* **Aim**:
All of the data should be repeated exactly; pictures are not part of the copy.

— Start Supplied records —

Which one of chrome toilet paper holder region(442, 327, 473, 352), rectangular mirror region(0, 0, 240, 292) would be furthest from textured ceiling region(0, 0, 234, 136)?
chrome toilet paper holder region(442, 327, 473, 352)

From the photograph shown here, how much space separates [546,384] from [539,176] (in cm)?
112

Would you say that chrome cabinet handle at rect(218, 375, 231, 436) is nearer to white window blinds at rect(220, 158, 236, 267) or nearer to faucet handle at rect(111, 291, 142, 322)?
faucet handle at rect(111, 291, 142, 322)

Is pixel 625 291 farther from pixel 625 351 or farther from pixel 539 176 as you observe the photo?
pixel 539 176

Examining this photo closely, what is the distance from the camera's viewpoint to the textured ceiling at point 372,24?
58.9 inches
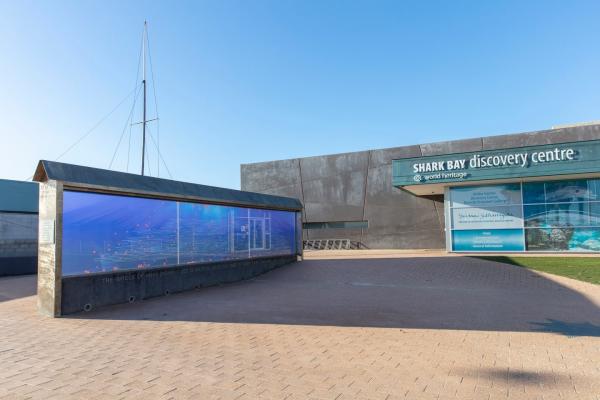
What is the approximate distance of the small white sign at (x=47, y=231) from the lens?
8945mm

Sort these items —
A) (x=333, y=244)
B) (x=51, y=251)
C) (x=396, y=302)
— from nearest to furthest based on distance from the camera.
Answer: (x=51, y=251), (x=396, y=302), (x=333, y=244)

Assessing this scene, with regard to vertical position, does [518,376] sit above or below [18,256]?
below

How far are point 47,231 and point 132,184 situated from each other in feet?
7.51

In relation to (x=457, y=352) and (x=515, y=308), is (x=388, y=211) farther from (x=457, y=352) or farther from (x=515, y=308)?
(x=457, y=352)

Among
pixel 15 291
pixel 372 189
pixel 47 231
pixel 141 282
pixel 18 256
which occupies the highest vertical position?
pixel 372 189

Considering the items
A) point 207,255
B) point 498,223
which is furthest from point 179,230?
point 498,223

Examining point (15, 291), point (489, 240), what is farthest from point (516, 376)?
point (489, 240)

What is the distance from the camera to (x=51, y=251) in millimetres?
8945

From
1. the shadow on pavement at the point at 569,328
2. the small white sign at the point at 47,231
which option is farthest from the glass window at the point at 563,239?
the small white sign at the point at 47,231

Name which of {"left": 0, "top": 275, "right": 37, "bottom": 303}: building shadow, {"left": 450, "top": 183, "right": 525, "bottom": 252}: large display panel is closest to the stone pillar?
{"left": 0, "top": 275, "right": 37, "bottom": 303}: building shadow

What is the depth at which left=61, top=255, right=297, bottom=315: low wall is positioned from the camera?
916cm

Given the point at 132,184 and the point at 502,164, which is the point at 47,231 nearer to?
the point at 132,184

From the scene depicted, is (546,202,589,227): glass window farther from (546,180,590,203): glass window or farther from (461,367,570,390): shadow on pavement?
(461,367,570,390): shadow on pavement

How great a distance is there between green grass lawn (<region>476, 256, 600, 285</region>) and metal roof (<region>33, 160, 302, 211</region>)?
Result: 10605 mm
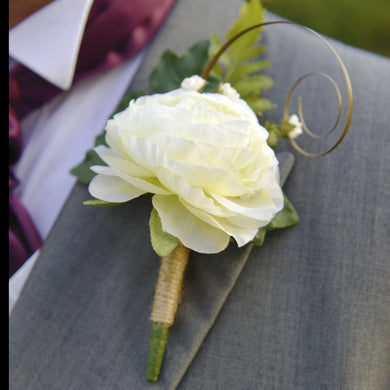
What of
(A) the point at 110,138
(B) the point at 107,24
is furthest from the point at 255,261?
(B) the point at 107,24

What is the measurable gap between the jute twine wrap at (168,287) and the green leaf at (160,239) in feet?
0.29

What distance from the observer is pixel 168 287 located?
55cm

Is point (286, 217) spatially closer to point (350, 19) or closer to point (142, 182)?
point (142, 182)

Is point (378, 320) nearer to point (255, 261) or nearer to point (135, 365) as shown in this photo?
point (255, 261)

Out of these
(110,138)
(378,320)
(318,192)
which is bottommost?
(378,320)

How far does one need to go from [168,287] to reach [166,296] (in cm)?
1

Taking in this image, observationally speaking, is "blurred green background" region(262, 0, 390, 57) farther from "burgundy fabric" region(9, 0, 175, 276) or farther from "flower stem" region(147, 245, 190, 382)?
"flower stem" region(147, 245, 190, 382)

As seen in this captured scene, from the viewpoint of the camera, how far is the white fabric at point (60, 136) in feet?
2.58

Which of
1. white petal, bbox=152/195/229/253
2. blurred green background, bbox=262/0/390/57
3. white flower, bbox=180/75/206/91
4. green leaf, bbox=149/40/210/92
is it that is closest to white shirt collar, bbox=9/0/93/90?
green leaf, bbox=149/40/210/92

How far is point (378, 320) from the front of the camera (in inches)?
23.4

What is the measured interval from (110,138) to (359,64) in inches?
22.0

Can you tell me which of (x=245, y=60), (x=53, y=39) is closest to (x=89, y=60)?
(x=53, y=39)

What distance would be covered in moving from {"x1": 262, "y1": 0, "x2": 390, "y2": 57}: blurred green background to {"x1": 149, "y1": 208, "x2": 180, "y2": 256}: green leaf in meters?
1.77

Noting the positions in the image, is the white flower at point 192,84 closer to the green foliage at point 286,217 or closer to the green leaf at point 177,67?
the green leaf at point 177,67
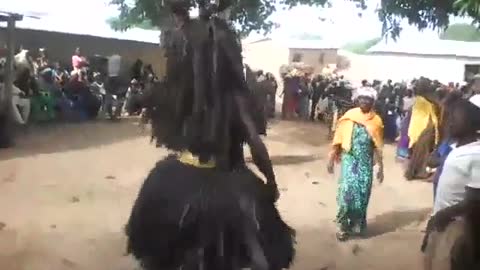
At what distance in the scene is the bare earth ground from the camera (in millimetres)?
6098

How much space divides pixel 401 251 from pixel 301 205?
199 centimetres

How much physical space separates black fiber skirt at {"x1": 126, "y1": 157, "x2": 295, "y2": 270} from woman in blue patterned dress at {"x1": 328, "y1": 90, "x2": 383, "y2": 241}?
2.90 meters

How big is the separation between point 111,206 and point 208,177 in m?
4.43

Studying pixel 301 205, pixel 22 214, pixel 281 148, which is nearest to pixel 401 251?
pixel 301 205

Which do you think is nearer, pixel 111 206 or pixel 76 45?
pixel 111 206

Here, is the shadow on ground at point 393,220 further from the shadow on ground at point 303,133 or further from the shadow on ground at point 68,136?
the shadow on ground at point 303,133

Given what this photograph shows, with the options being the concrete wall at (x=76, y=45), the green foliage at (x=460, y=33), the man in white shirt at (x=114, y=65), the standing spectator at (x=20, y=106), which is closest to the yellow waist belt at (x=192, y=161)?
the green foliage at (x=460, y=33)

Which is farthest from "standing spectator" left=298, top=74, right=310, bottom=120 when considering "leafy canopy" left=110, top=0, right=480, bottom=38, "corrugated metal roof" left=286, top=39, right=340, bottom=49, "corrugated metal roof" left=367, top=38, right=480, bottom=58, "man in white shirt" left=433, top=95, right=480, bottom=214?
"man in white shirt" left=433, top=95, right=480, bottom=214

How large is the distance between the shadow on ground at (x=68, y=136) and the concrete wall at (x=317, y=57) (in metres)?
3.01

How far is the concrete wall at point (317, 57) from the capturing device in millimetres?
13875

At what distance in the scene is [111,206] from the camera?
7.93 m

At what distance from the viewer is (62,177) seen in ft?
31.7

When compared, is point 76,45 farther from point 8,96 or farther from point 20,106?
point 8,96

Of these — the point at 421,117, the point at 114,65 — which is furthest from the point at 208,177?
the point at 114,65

— End Supplied records —

* **Worked solution**:
Which one of chrome toilet paper holder region(442, 327, 473, 352), rectangular mirror region(0, 0, 240, 292) would be furthest from textured ceiling region(0, 0, 234, 136)?
chrome toilet paper holder region(442, 327, 473, 352)

From the photograph shown here, how much space separates [546,384] from [539,176] (in cm)?
112

Would you say that chrome cabinet handle at rect(218, 375, 231, 436) is nearer to white window blinds at rect(220, 158, 236, 267) or nearer to faucet handle at rect(111, 291, 142, 322)?
faucet handle at rect(111, 291, 142, 322)

Is pixel 625 291 farther from pixel 625 351 or farther from pixel 539 176 as you observe the photo?
pixel 539 176

Examining this photo closely, what is the distance from the camera's viewpoint to the textured ceiling at point 372,24?
58.9 inches
What is the approximate distance of the small white sign at (x=47, y=231) from the lens?
8945mm

Sort these items —
A) (x=333, y=244)
B) (x=51, y=251)
C) (x=396, y=302)
— from nearest to furthest based on distance from the camera.
Answer: (x=51, y=251), (x=396, y=302), (x=333, y=244)

Assessing this scene, with regard to vertical position, does [518,376] sit above or below [18,256]?
below

How far are point 47,231 and point 132,184 situated from each other in feet?
7.51

In relation to (x=457, y=352) and (x=515, y=308), is (x=388, y=211) farther from (x=457, y=352) or farther from (x=515, y=308)?
(x=457, y=352)

Among
pixel 15 291
pixel 372 189
pixel 47 231
pixel 141 282
pixel 18 256
which occupies the highest vertical position?
pixel 372 189

Considering the items
A) point 207,255
B) point 498,223
which is furthest from point 179,230?
point 498,223

Examining point (15, 291), point (489, 240), what is farthest from point (516, 376)?
point (489, 240)

What is the distance from the camera to (x=51, y=251) in millimetres?
8945

From
1. the shadow on pavement at the point at 569,328
2. the small white sign at the point at 47,231
which option is farthest from the glass window at the point at 563,239?
the small white sign at the point at 47,231

Name which of {"left": 0, "top": 275, "right": 37, "bottom": 303}: building shadow, {"left": 450, "top": 183, "right": 525, "bottom": 252}: large display panel is closest to the stone pillar?
{"left": 0, "top": 275, "right": 37, "bottom": 303}: building shadow

What is the depth at which left=61, top=255, right=297, bottom=315: low wall is positioned from the camera?
916cm

Given the point at 132,184 and the point at 502,164, which is the point at 47,231 nearer to?
the point at 132,184

From the scene depicted, is (546,202,589,227): glass window farther from (546,180,590,203): glass window or farther from (461,367,570,390): shadow on pavement?
(461,367,570,390): shadow on pavement

How great a distance is there between green grass lawn (<region>476, 256, 600, 285</region>) and metal roof (<region>33, 160, 302, 211</region>)?
Result: 10605 mm
What of
(A) the point at 110,138
(B) the point at 107,24
is furthest from the point at 255,261?
(B) the point at 107,24

What is the measurable gap between the jute twine wrap at (168,287) and the green leaf at (160,239) in feet?
0.29

What distance from the observer is pixel 168 287 located?
55cm

Is point (286, 217) spatially closer to point (350, 19) or closer to point (142, 182)?
point (142, 182)

Is point (378, 320) nearer to point (255, 261) or nearer to point (135, 365) as shown in this photo?
point (255, 261)

Out of these
(110,138)
(378,320)
(318,192)
which is bottommost?
(378,320)

How far does one need to go from [168,287] to reach [166,296] (in cm)?
1

Taking in this image, observationally speaking, is "blurred green background" region(262, 0, 390, 57) farther from "burgundy fabric" region(9, 0, 175, 276) or farther from "flower stem" region(147, 245, 190, 382)?
"flower stem" region(147, 245, 190, 382)

As seen in this captured scene, from the viewpoint of the camera, how far is the white fabric at point (60, 136) in feet?
2.58

Which of
1. white petal, bbox=152/195/229/253
2. blurred green background, bbox=262/0/390/57
3. white flower, bbox=180/75/206/91
4. green leaf, bbox=149/40/210/92
is it that is closest to white shirt collar, bbox=9/0/93/90?
green leaf, bbox=149/40/210/92

How far is point (378, 320) from the front of the camera (in inches)?
23.4

What is the measured interval from (110,138) to (359,64) in inches?
22.0

Can you tell me which of (x=245, y=60), (x=53, y=39) is closest to (x=89, y=60)?
(x=53, y=39)

What distance would be covered in moving from {"x1": 262, "y1": 0, "x2": 390, "y2": 57}: blurred green background to {"x1": 149, "y1": 208, "x2": 180, "y2": 256}: green leaf in meters?
1.77

Noting the positions in the image, is the white flower at point 192,84 closer to the green foliage at point 286,217 or closer to the green leaf at point 177,67?
the green leaf at point 177,67
At what distance in the scene is the bare earth ground from the camera (in millimetres)?
6098

How much space divides pixel 401 251 from pixel 301 205?
199 centimetres

How much physical space separates black fiber skirt at {"x1": 126, "y1": 157, "x2": 295, "y2": 270} from woman in blue patterned dress at {"x1": 328, "y1": 90, "x2": 383, "y2": 241}?
2.90 meters

How big is the separation between point 111,206 and point 208,177 in m?
4.43

Studying pixel 301 205, pixel 22 214, pixel 281 148, which is nearest to pixel 401 251?
pixel 301 205

Which do you think is nearer, pixel 111 206 or pixel 76 45?
pixel 111 206

Here, is the shadow on ground at point 393,220 further from the shadow on ground at point 303,133 or further from the shadow on ground at point 68,136?
the shadow on ground at point 303,133

Given what this photograph shows, with the options being the concrete wall at (x=76, y=45), the green foliage at (x=460, y=33), the man in white shirt at (x=114, y=65), the standing spectator at (x=20, y=106), which is closest to the yellow waist belt at (x=192, y=161)?
the green foliage at (x=460, y=33)

Which is farthest from "standing spectator" left=298, top=74, right=310, bottom=120 when considering "leafy canopy" left=110, top=0, right=480, bottom=38, "corrugated metal roof" left=286, top=39, right=340, bottom=49, "corrugated metal roof" left=367, top=38, right=480, bottom=58, "man in white shirt" left=433, top=95, right=480, bottom=214?
"man in white shirt" left=433, top=95, right=480, bottom=214

How large is the distance between the shadow on ground at (x=68, y=136) and the concrete wall at (x=317, y=57) (in metres)?
3.01

How far is the concrete wall at point (317, 57) from the capturing device in millimetres?
13875

At what distance in the scene is [111,206] from the camera?
7.93 m

At what distance from the viewer is (62,177) seen in ft?
31.7

When compared, is point 76,45 farther from point 8,96 or farther from point 20,106?
point 8,96

Of these — the point at 421,117, the point at 114,65 — which is furthest from the point at 208,177?
the point at 114,65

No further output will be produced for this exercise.